The unique format of Doctor Kali Gehry’s Cabinet of (in)Curiosities & Ecstatic Nonsense provides for a dynamic and momentarily baffling field of contemplation, interaction, and interrogation that invites an audience to ask questions about what and how they see. In this Neo- Dada work, these nonsensically reconfigured objets trouvés create, as André Breton put it, “veritable slits in time, space, customs and even beliefs.” In this sense, this cabinet is intended to be by turns affirmative and interrogative. In doing so, the spectators begin to interrogate their very relationship with the Cabinet’s collection, and, therefore, themselves.
This cabinet is architecturally mutable, a pop-up of discards, housed intermittently in local Low Street shopping malls, neglected Main Streets, interstitial commercial, institutional or public spaces. Though the cabinet’s architecture seems poised, simultaneously it seems at the risk of tipping and sliding toward instability. The individual cabinets themselves are stable and level, with their contents seemingly arranged to whim - paradoxically linked by the absence of any discernible link. Like Schwitter’s Merzbau, it is a chamber whose construction and commencement of destruction are indiscernible, an endless laborious production and self-effacing unmoored from any claims to a definitive outcome..
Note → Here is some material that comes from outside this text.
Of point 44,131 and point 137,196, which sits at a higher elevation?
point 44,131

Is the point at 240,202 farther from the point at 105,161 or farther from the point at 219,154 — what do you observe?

The work deploys an organizing principle of movement, collision and juxtaposition, where one’s perambulating and shifting gaze sequence the exhibition as it unfurls, inviting an intrinsically variable interpretation of the work’s significance. A seemingly absurd individual thing surprises by revealing its agency within the peculiar grammar of the collage precisely due to the contingencies and juxtapositions of an infinite number of combinatory possibilities it is exposed to. One wonders about the cabinet contents’ aleatory provenance, the chances of these object fragments being seen and picked up by the artist, their seemingly arbitrary mise-en-scene and mise-en-place, indiscriminate of any assertions of completion.
Though the re-exalted contents of this oddity store are not for sale - thus questioning their value, if there should be any at all - the curating restores what many would simply see as refuse to a more refined status of significance. As signs, visual metaphors, in tandem with their aesthetic uniqueness, and residual significance, these fragments of detritus are still identifiable – their origins largely traceable to their former contexts. Yet, when isolating and alienating these object fragments from the rationality and legitimacy they derived from their “native” context, once recombined, they reveal their surprising inherent and emerging, yet nevertheless absurd alliances.
Via the exhibits' explicit framings, portals, screens and illuminated lenses, we are led back to the idea of Point of View, the very root of perspective, as a human-centric view of things, with the world converging in and radiating from its inevitably banal centre. Spectators are thrown back on themselves, by becoming involved in this rather confusing and disconcerting process, since the world’s order is jarringly disrupted. For the audience, this loss of perspective ineluctably entails finding themselves in the present, in the here and now.
Being present in the presence of these momento mori constructions, we are challenged to confront the ephemerality of things, and thus the vanity of our own existence. This is similar to being presented with a Koan, the old hat trick of Zen masters, handed with the intent to blow all rational constructs of “truth” in their disciples’ minds to smithereens, and thus open their hearts to the unspeakable.